Since the 60s, he has been arguing that his eyesight was damaged during military service. His overall pension package did not include compensation for loss of sight, but a court decision this week by Justice Joe Williams said he was entitled to a full disablement pension and his compensation package back-dated to 1966.

Earlier this year, Mr Edwards sought and was granted a judicial review in the High Court.

Patrick Edwards in the Malayan jungle.

Patrick Edwards in the Malayan jungle. Photo: Supplied / Aneta Edwards

His daughter Aneta Edwards told RNZ the family was quietly confident after the judicial review earlier this year.

She has been involved in her father's legal fight for more than 20 years and said he was rapt.

"It's been so long. It's great to to have the win but the whole of what it cost my dad and my family, no-one can really understand or appreciate.

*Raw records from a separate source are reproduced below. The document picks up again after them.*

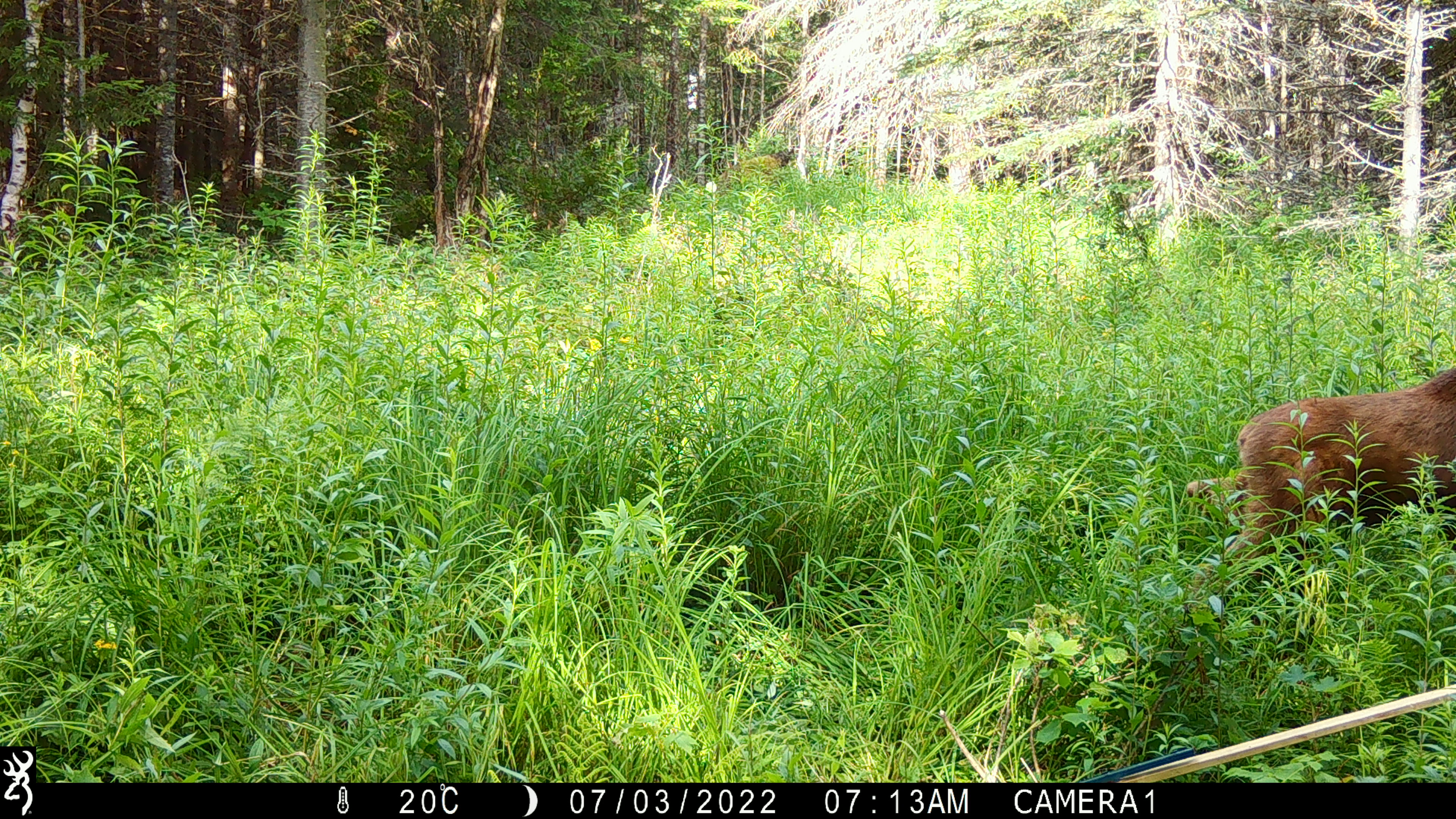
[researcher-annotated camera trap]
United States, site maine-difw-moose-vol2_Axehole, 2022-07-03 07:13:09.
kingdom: Animalia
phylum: Chordata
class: Mammalia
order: Artiodactyla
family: Cervidae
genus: Alces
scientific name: Alces alces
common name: moose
Moose (Alces alces).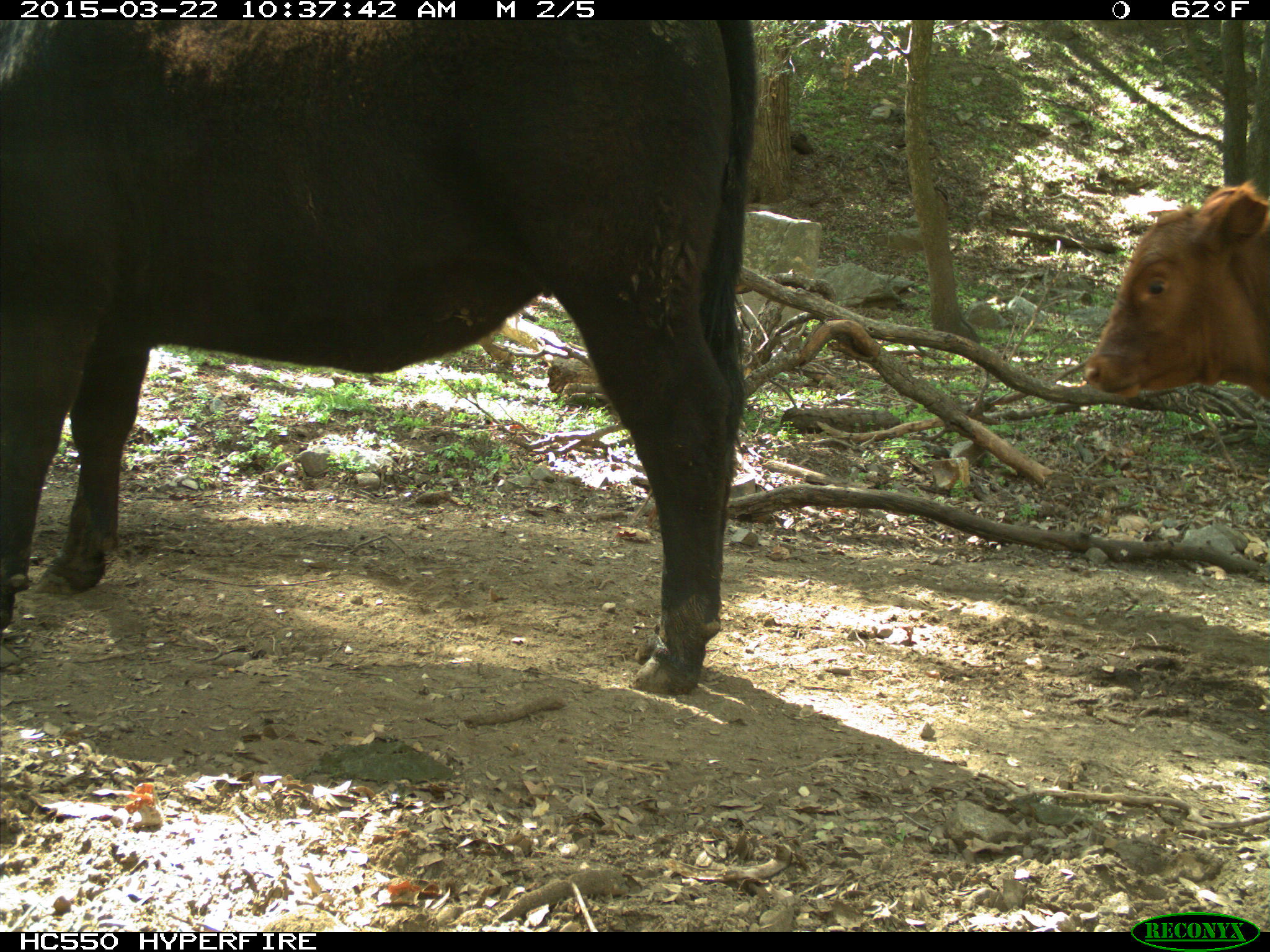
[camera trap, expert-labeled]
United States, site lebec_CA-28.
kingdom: Animalia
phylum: Chordata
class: Mammalia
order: Artiodactyla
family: Bovidae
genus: Bos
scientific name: Bos taurus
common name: domestic cow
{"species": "Bos taurus (domestic cow)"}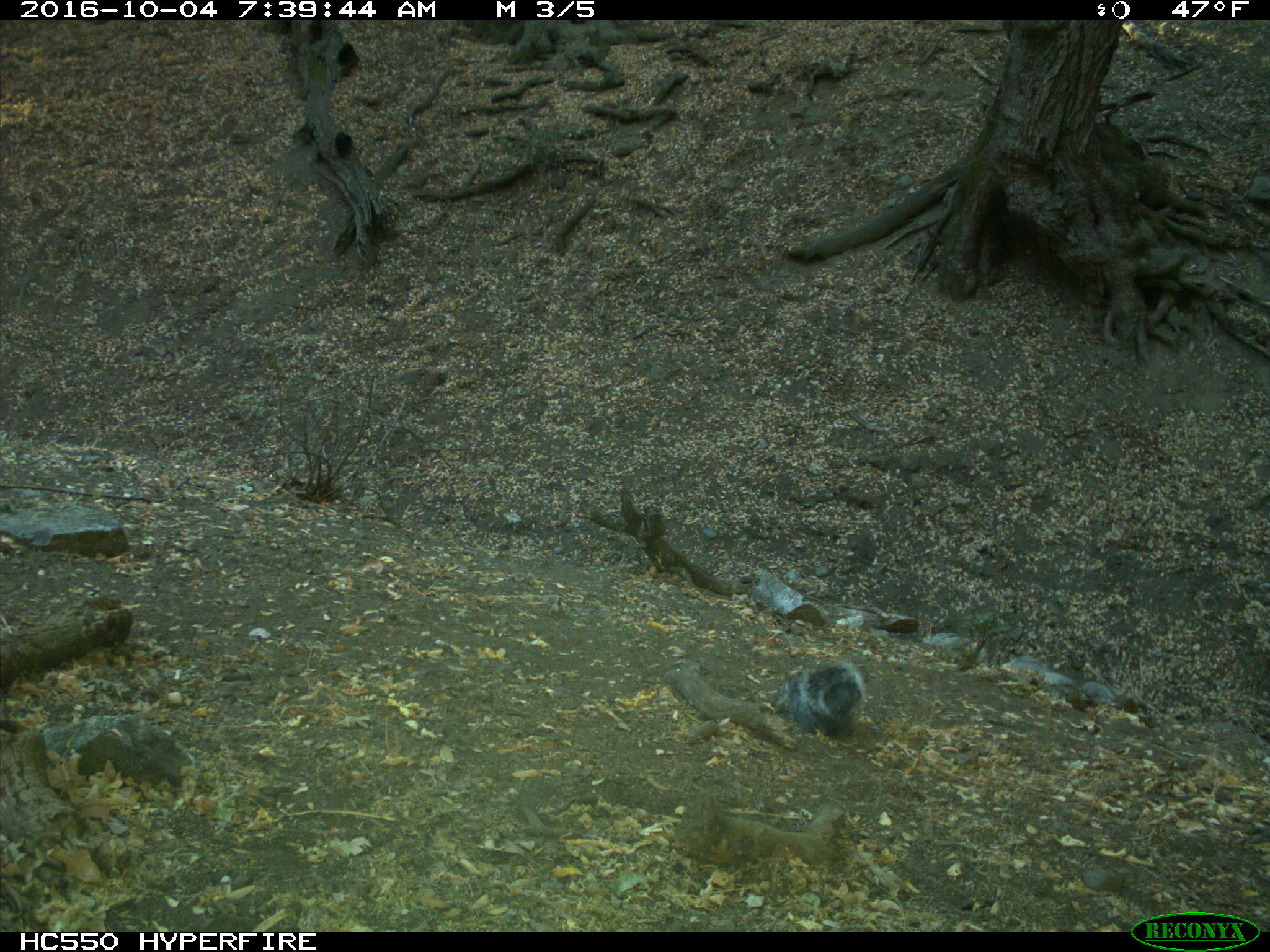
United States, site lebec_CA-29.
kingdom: Animalia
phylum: Chordata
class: Mammalia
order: Rodentia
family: Sciuridae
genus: Sciurus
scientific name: Sciurus carolinensis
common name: eastern gray squirrel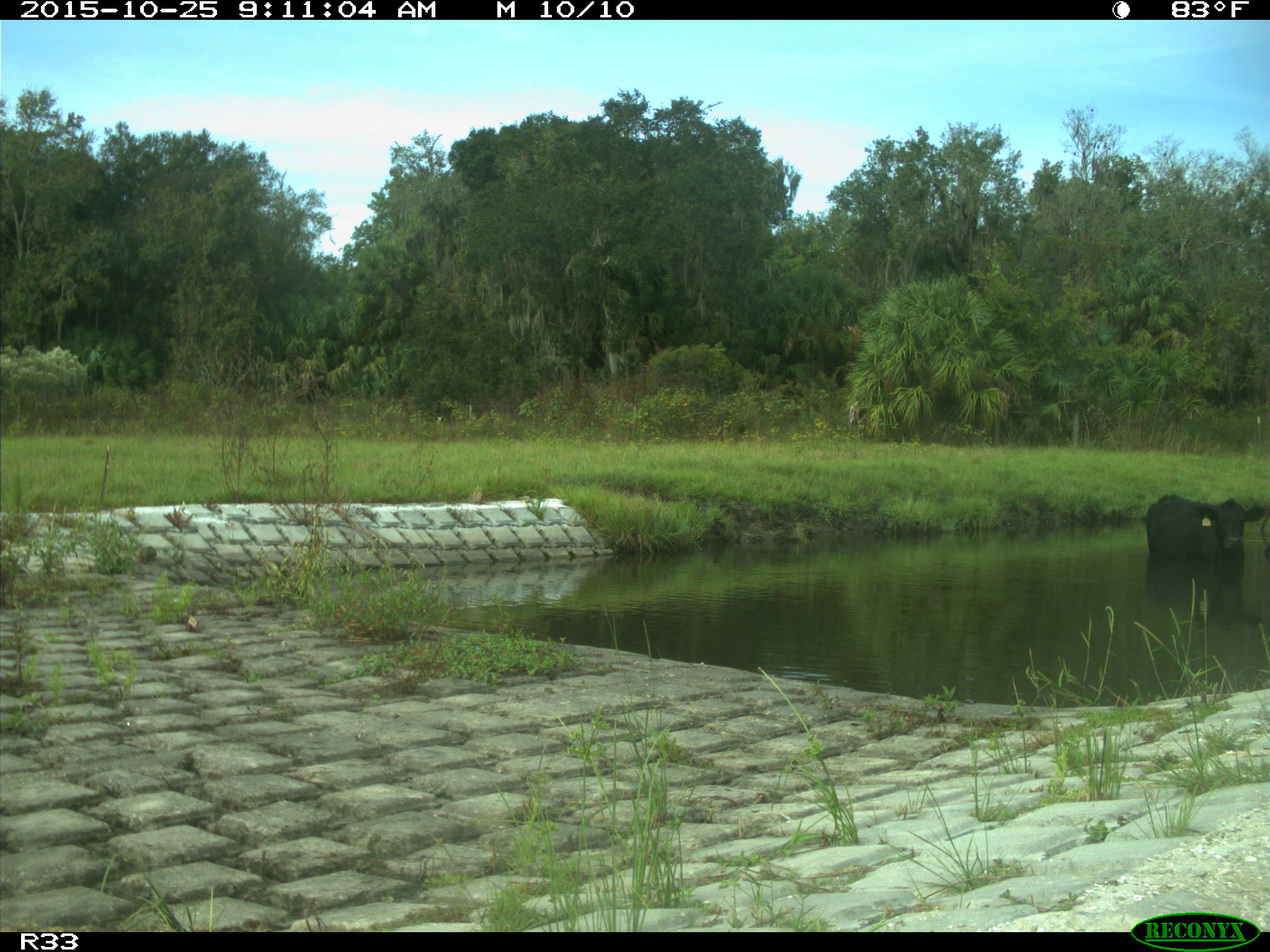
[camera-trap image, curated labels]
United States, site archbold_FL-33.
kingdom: Animalia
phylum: Chordata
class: Mammalia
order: Artiodactyla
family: Bovidae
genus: Bos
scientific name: Bos taurus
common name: domestic cow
Bos taurus (domestic cow).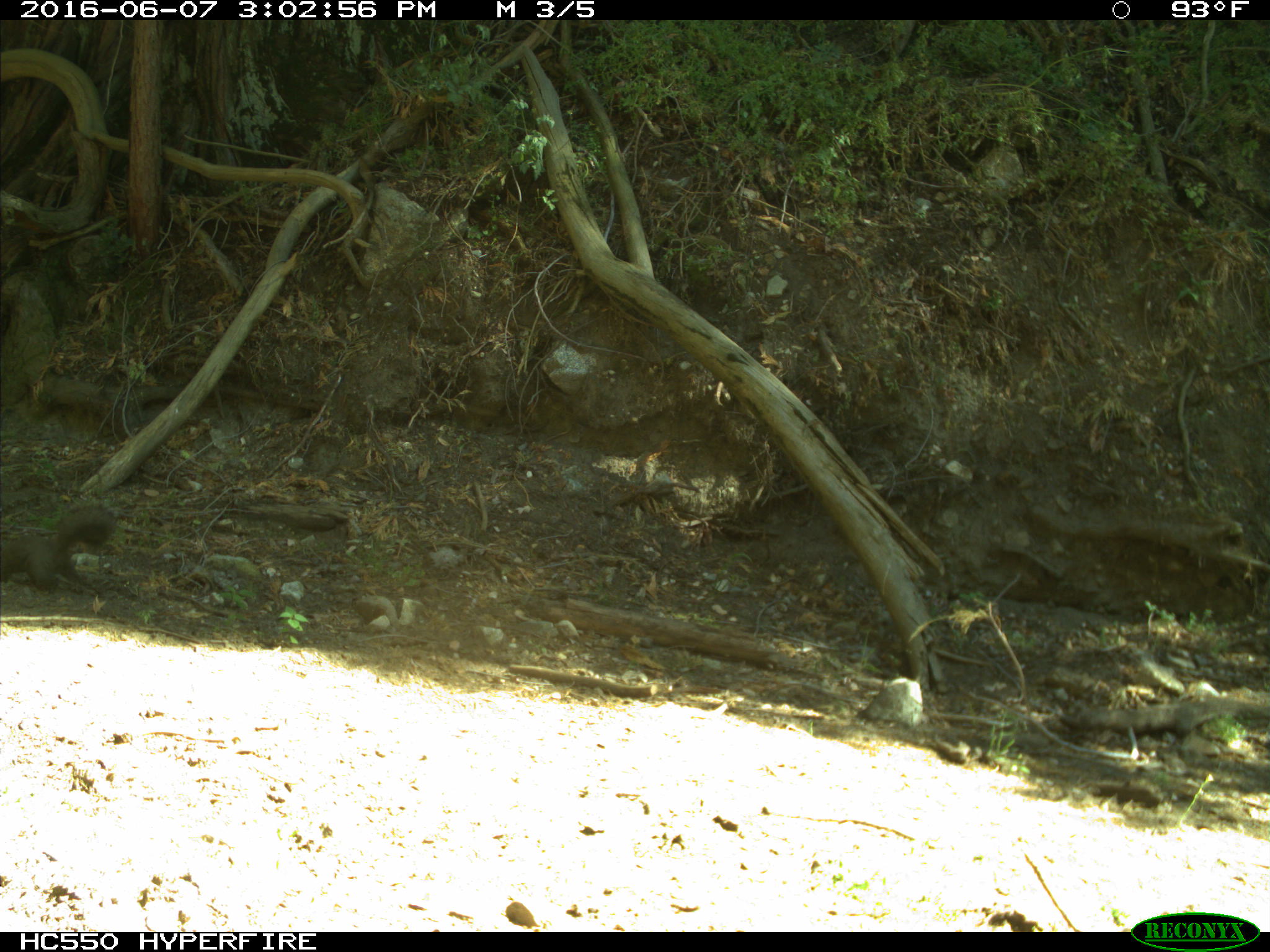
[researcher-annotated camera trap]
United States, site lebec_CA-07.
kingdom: Animalia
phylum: Chordata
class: Mammalia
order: Rodentia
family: Sciuridae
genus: Sciurus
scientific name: Sciurus carolinensis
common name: eastern gray squirrel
Sciurus carolinensis (eastern gray squirrel).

"The compensation will never replace the loss of my dad's sight but it's definitely a recognition and respect and at an official level his situation has been finally recognised."

Mr Edwards' case was complicated by the passage of time, incomplete military records, and changes in the war veteran legislation. The old War Pensions Act was repealed in 2014.

In his decision, Justice Williams said the pension authorities made a fundamental error by overlooking that in 1966 - when the original pension claim was lodged - the definition of service applied to "any" service. He said they were required, at the time, to consider whether the pension should have been granted for loss of vision.

But this was not considered at the time.

Justice Williams said Mr Edwards should have been granted a full war disablement pension in 1966.

"Mr Edwards' pension was for permanent disability.

"It was not like WINZ or ACC entitlements that require ongoing proof of eligibility ... It follows that in my view Mr Edwards should have received a War Disablement Pension from 1966 ... And the Secretary (and the Appeal Board) ought to have backdated his pension accordingly in 2008 and 2009, not as a matter of discretion, but as a matter of entitlement."

Authorities rejected five claims for his war pension to include comprehensive cover for loss of sight.

In the 2000s, authorities accepted a claim for loss of sight related to service and agreed to back-date his pension, but only by a few years, when he argued the back-dating should apply from the original pension claim in the 1960s, when he lost sight in one eye. By 1989, he was blind.

The Malayan Emergency was an anti-communist guerilla war between forces of the Commonwealth, including about 4000 Kiwi soldiers, and Malayan forces between 1948 and 1960.